*Data provided*

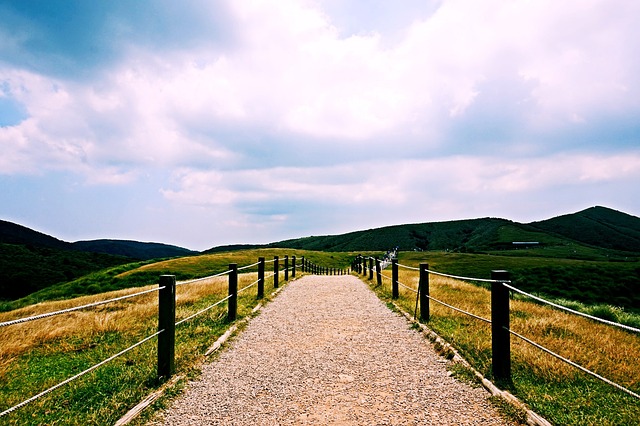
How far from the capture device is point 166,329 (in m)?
6.89

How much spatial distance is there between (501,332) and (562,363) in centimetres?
147

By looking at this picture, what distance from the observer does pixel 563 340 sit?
30.9 feet

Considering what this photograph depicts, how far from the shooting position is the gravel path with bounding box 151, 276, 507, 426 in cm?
525

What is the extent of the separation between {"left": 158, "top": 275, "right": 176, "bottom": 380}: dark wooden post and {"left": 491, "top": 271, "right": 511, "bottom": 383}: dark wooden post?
4920 mm

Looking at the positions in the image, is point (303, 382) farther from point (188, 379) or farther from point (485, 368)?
point (485, 368)

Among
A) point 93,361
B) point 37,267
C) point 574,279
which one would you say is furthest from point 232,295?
point 37,267

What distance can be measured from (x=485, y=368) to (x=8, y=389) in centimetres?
745

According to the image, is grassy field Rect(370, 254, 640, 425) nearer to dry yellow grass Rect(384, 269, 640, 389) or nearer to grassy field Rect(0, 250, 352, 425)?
dry yellow grass Rect(384, 269, 640, 389)

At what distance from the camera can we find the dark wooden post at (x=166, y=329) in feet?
21.9

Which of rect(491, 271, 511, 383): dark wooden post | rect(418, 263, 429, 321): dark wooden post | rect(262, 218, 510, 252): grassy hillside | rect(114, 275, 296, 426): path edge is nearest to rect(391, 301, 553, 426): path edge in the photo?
rect(491, 271, 511, 383): dark wooden post

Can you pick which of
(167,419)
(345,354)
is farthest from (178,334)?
(167,419)

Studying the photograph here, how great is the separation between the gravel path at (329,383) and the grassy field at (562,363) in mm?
696

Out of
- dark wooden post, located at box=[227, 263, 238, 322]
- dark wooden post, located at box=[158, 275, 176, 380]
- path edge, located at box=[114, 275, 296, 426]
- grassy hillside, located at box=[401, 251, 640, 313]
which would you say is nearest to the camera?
path edge, located at box=[114, 275, 296, 426]

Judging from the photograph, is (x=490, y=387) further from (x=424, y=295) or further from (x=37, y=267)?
(x=37, y=267)
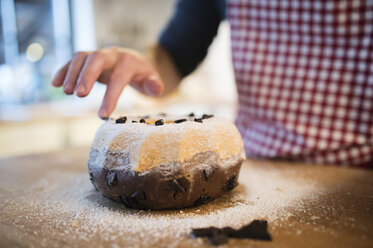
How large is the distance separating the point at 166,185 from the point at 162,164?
0.15ft

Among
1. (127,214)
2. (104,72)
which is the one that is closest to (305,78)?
(104,72)

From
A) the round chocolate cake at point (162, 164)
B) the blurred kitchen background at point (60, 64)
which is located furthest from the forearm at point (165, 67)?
the blurred kitchen background at point (60, 64)

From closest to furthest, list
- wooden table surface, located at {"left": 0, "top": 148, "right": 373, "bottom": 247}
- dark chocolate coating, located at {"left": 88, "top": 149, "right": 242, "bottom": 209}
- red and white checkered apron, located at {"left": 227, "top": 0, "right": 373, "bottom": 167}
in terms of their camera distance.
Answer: wooden table surface, located at {"left": 0, "top": 148, "right": 373, "bottom": 247}, dark chocolate coating, located at {"left": 88, "top": 149, "right": 242, "bottom": 209}, red and white checkered apron, located at {"left": 227, "top": 0, "right": 373, "bottom": 167}

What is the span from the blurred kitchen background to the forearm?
1400mm

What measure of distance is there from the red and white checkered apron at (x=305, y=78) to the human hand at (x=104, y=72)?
47cm

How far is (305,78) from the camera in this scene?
1.29m

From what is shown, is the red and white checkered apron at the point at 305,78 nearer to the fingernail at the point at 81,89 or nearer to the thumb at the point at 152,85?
the thumb at the point at 152,85

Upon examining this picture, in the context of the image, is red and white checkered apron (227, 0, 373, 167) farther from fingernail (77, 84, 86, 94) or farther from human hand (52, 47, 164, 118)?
fingernail (77, 84, 86, 94)

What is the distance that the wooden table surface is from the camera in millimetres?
583

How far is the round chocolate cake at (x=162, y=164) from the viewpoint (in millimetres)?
717

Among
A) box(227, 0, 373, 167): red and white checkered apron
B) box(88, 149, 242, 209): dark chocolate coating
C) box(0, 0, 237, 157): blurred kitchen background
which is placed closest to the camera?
box(88, 149, 242, 209): dark chocolate coating

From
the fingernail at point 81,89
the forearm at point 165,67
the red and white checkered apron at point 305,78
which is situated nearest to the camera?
the fingernail at point 81,89

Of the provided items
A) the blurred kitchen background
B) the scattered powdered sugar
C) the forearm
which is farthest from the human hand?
the blurred kitchen background

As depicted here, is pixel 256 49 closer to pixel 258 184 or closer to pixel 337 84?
pixel 337 84
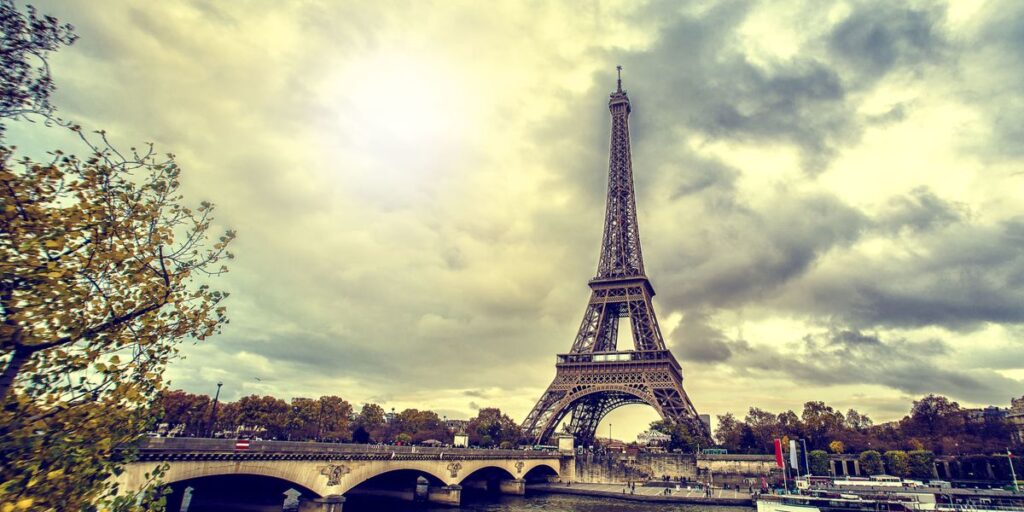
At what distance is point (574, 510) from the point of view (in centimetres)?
5503

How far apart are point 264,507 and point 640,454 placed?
64189mm

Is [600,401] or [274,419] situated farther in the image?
[600,401]

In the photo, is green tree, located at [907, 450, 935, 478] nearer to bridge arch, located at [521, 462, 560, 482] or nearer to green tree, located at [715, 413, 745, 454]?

*Exercise objective*
Write out each line of the data exactly; the images should be left out.

*Correct result*
How far from the capture device is point 166,329 (in m)?
6.89

How much spatial distance is there between (501,332) and (562,363) in centimetres?
147

By looking at this picture, what distance from the observer does pixel 563 340 sit?
30.9 feet

Considering what this photograph depicts, how far from the shooting position is the gravel path with bounding box 151, 276, 507, 426 in cm?
525

What is the extent of the separation between {"left": 158, "top": 275, "right": 176, "bottom": 380}: dark wooden post and {"left": 491, "top": 271, "right": 511, "bottom": 383}: dark wooden post?
4920 mm

Looking at the positions in the image, is point (303, 382) farther from point (188, 379) or farther from point (485, 368)?
point (485, 368)

Among
A) point 93,361
B) point 37,267
C) point 574,279
which one would you say is furthest from point 232,295?
point 37,267

What distance can be measured from (x=485, y=368) to (x=8, y=389) in centimetres?
745

According to the image, is grassy field Rect(370, 254, 640, 425) nearer to dry yellow grass Rect(384, 269, 640, 389) or nearer to grassy field Rect(0, 250, 352, 425)?
dry yellow grass Rect(384, 269, 640, 389)

At what distance from the camera can we find the dark wooden post at (x=166, y=329) in feet?
21.9

Which of rect(491, 271, 511, 383): dark wooden post | rect(418, 263, 429, 321): dark wooden post | rect(262, 218, 510, 252): grassy hillside | rect(114, 275, 296, 426): path edge is nearest to rect(391, 301, 553, 426): path edge in the photo?
rect(491, 271, 511, 383): dark wooden post

Can you pick which of
(167,419)
(345,354)
is farthest from (178,334)?
(167,419)

Studying the photograph here, how great is the separation between the gravel path at (329,383) and the grassy field at (562,363) in mm?
696

Out of
- dark wooden post, located at box=[227, 263, 238, 322]
- dark wooden post, located at box=[158, 275, 176, 380]
- path edge, located at box=[114, 275, 296, 426]
- grassy hillside, located at box=[401, 251, 640, 313]
which would you say is nearest to the camera?
path edge, located at box=[114, 275, 296, 426]

Judging from the photograph, is (x=490, y=387) further from (x=424, y=295) or further from (x=37, y=267)?
(x=37, y=267)
How large is the distance separating the point at 166,185 from the point at 162,164?
0.15ft

Among
1. (127,214)
2. (104,72)
which is the one that is closest to (305,78)?
(104,72)

From
A) the round chocolate cake at point (162, 164)
B) the blurred kitchen background at point (60, 64)
which is located furthest from the forearm at point (165, 67)?
the blurred kitchen background at point (60, 64)

From closest to furthest, list
- wooden table surface, located at {"left": 0, "top": 148, "right": 373, "bottom": 247}
- dark chocolate coating, located at {"left": 88, "top": 149, "right": 242, "bottom": 209}
- red and white checkered apron, located at {"left": 227, "top": 0, "right": 373, "bottom": 167}
in terms of their camera distance.
Answer: wooden table surface, located at {"left": 0, "top": 148, "right": 373, "bottom": 247}, dark chocolate coating, located at {"left": 88, "top": 149, "right": 242, "bottom": 209}, red and white checkered apron, located at {"left": 227, "top": 0, "right": 373, "bottom": 167}

What is the span from the blurred kitchen background to the forearm?
1400mm

What measure of distance is there from the red and white checkered apron at (x=305, y=78) to the human hand at (x=104, y=72)?
47cm

How far is (305,78) from the camera in this scene?
1.29m

From what is shown, is the red and white checkered apron at the point at 305,78 nearer to the fingernail at the point at 81,89 or nearer to the thumb at the point at 152,85?
the thumb at the point at 152,85

Upon examining this picture, in the context of the image, is red and white checkered apron (227, 0, 373, 167) farther from fingernail (77, 84, 86, 94) or farther from human hand (52, 47, 164, 118)?
fingernail (77, 84, 86, 94)

What is the distance that the wooden table surface is from the camera in millimetres?
583

How far is the round chocolate cake at (x=162, y=164) from the viewpoint (in millimetres)?
717

Among
A) box(227, 0, 373, 167): red and white checkered apron
B) box(88, 149, 242, 209): dark chocolate coating
C) box(0, 0, 237, 157): blurred kitchen background
which is placed closest to the camera?
box(88, 149, 242, 209): dark chocolate coating

From
the fingernail at point 81,89
the forearm at point 165,67
the red and white checkered apron at point 305,78
which is situated nearest to the camera?
the fingernail at point 81,89

Of the provided items
A) the blurred kitchen background
B) the scattered powdered sugar
C) the forearm
which is farthest from the human hand?
the blurred kitchen background

As depicted here, is pixel 256 49 closer to pixel 258 184 or closer to pixel 337 84?
pixel 337 84
At what distance is point (574, 510) from the point of view (in centimetres)?
5503

How far apart are point 264,507 and point 640,454 placed?
64189mm

Is [600,401] or [274,419] situated farther in the image?
[600,401]

In the photo, is green tree, located at [907, 450, 935, 478] nearer to bridge arch, located at [521, 462, 560, 482] or nearer to green tree, located at [715, 413, 745, 454]?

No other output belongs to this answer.